Mark Forgy, courtesy of the WTAMU website.

Amy van Lintel, associate professor of art history and Doris Alexander, endowed distinguished professor of fine arts, hosted a Distinguished Lecture Series event dubbed “An Art Forger Revealed: The Myth, Mystery, and Legacy of Elmyr de Hory”. The dubious and controversial art forger and star of multiple documentaries on his artistic exploits, unknowable personality, and impact on the world of auctions and museums, at the Fine Arts Complex Recital Hall on March 9, 2020.


Speaking on the subject was Mark Forgy, personal friend to de Hory, sole legal heir to his estate, and author of “The Forger’s Apprentice: Life with the World’s Most Notorious Artist”, which Van Lintel is using as the textbook for her graduate art history course on fakes and forgeries.

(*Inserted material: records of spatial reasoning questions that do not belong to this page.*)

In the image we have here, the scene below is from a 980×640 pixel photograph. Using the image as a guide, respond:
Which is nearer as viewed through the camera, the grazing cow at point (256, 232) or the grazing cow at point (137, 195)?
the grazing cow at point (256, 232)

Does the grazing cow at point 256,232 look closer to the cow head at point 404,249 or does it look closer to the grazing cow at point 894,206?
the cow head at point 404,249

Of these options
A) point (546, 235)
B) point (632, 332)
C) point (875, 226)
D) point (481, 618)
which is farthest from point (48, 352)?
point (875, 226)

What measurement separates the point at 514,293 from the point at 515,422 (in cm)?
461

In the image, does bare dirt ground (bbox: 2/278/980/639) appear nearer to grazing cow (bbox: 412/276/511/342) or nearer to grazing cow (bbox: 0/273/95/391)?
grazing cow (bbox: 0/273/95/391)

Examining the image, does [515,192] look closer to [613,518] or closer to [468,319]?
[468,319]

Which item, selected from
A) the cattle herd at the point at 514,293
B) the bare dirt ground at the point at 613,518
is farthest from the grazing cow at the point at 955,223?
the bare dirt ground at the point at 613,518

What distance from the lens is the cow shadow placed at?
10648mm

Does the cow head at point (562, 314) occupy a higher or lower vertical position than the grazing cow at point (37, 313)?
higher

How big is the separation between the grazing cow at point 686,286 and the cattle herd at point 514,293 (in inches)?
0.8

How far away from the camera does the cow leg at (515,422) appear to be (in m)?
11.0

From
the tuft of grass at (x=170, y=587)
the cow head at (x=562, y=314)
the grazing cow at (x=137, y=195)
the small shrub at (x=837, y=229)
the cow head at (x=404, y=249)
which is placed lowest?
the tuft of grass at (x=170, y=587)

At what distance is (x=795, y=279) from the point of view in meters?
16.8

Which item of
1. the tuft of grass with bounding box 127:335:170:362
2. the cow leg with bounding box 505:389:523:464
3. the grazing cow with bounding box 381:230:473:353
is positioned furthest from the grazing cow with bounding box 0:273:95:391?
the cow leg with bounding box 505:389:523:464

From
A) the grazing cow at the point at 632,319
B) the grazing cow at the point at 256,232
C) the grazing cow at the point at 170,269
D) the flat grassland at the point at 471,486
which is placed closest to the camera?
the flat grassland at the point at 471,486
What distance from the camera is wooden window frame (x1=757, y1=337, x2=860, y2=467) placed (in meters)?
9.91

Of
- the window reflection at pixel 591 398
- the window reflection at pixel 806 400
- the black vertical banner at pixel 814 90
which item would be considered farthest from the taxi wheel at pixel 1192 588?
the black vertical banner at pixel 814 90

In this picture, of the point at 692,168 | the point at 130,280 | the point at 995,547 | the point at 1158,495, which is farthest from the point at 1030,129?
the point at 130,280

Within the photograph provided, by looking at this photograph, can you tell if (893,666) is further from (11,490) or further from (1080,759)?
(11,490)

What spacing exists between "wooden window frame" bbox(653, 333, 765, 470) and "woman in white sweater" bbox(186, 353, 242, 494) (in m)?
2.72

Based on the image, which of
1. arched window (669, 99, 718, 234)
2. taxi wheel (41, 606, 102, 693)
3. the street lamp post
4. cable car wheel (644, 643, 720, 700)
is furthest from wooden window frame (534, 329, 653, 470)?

“I was very happy to connect with Amy because obviously there is an intersect… of interest on this same plane,” said Forgy. “And I think there’s a lot of important things to… say about fakery and art forgery. The art market is rife with this… When the safety net has holes big enough to drive a truck through it… incentivizes art crime. Whether that’s, you know tomb looting, fakes and forgeries, art theft… It’s really an important cultural and economic problem that really needs to be addressed.”


When speaking on the art market, which is simply an extension of the business world, Forgy explained that it isn’t held to a high enough standard. Auction houses fail to do their due diligence and cannot guarantee even some modicum of consumer protection. They are not, they demand, in the business of authenticating art, but rather in the business of selling it, and therefore take no responsibility for fraudulent practices.

“The analogy would be for any industry to sell defective products… and there is no consumer protection agency to keep them from doing that,” Forgy said. “And then they are held harmless… in those transactions after they knowingly sell the public… faulty goods.”


Van Lintel’s course had been studying and exploring these concepts and problems the entire semester, and with his visit, Forgy helped cement concepts, add information, and raise questions the students could leave the lecture with. Forgy’s perspective on his friend offered valuable insight for the students, not only for their studies, but for their perspectives on the world of art in general.


“I wanted them to think complexly about this individual,” said Van Lintel. “We’ve been struggling with whether he is, you know, good or evil, for lack of a better, less black-and-white term… like [Forgy] said, he’s a con man and he’s a kind man. He was [Forgy’s] friend and he was generous, but he tricked people. But then we see that he fell prey to bad circumstances, he was never recognized, he didn’t get critical acclaim… Just how the art world isn’t black and white, master and non-master. It’s that kind of gray area that we’ve been teasing out all semester that Mark brought in so brilliantly… I think the students are really getting that.”